Aufgabenstellung:
Gib die Datensätze unverändert wieder, und zwar von der Zeile mit „How far is the snow-covered“ bis einschließlich zur letzten Zeile der Datensätze.

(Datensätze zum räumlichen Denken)

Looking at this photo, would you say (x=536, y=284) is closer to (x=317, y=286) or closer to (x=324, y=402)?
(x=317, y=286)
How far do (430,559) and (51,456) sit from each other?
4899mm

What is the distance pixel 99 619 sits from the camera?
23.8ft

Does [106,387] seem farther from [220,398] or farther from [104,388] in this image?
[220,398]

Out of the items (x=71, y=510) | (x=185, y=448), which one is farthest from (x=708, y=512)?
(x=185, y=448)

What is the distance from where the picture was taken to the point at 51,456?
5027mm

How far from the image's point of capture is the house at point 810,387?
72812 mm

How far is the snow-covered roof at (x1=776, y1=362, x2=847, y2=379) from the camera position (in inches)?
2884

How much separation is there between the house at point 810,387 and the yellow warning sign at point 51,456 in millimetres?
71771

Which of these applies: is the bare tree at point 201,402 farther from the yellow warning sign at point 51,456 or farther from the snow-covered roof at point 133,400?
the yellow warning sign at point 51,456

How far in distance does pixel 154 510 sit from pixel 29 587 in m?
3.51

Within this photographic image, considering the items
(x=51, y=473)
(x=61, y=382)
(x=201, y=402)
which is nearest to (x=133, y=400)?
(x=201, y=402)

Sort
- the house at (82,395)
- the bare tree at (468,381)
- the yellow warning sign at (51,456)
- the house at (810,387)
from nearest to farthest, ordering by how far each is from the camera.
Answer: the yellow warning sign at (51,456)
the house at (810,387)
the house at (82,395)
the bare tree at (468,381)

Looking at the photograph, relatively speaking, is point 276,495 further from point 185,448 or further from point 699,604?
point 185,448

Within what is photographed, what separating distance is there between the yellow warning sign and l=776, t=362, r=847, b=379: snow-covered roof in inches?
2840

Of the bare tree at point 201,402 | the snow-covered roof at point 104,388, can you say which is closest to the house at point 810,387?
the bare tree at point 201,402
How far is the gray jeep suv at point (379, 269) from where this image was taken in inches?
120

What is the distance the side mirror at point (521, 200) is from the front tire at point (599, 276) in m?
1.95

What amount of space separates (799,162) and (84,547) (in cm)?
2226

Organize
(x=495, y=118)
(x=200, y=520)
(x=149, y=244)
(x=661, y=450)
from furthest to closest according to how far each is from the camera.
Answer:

Lösung der Aufgabe:
How far is the snow-covered roof at (x1=776, y1=362, x2=847, y2=379) from the camera position (in inches)?
2884

How much separation is there between the house at point 810,387 and the yellow warning sign at point 51,456 in millimetres?
71771

Which of these applies: is the bare tree at point 201,402 farther from the yellow warning sign at point 51,456 or farther from the snow-covered roof at point 133,400?
the yellow warning sign at point 51,456

How far in distance does pixel 154 510 sit from pixel 29 587 in m?
3.51

Within this photographic image, considering the items
(x=51, y=473)
(x=61, y=382)
(x=201, y=402)
which is nearest to (x=133, y=400)?
(x=201, y=402)

Sort
- the house at (82,395)
- the bare tree at (468,381)
- the yellow warning sign at (51,456)
- the house at (810,387)
from nearest to farthest, ordering by how far each is from the camera.
Answer: the yellow warning sign at (51,456)
the house at (810,387)
the house at (82,395)
the bare tree at (468,381)

Looking at the photograph, relatively speaking, is point 276,495 further from point 185,448 or further from point 699,604?
point 185,448

Within what is photographed, what separating distance is there between the yellow warning sign and l=776, t=362, r=847, b=379: snow-covered roof in inches?
2840

Of the bare tree at point 201,402 | the snow-covered roof at point 104,388, can you say which is closest to the house at point 810,387?
the bare tree at point 201,402
How far is the gray jeep suv at point (379, 269) from where this image was taken in inches?
120

What is the distance the side mirror at point (521, 200) is from the front tire at point (599, 276) in m?
1.95

What amount of space separates (799,162) and (84,547) (in cm)?
2226

Organize
(x=495, y=118)
(x=200, y=520)
(x=149, y=244)
(x=661, y=450)
from furthest to closest according to how far each is from the camera.
Answer:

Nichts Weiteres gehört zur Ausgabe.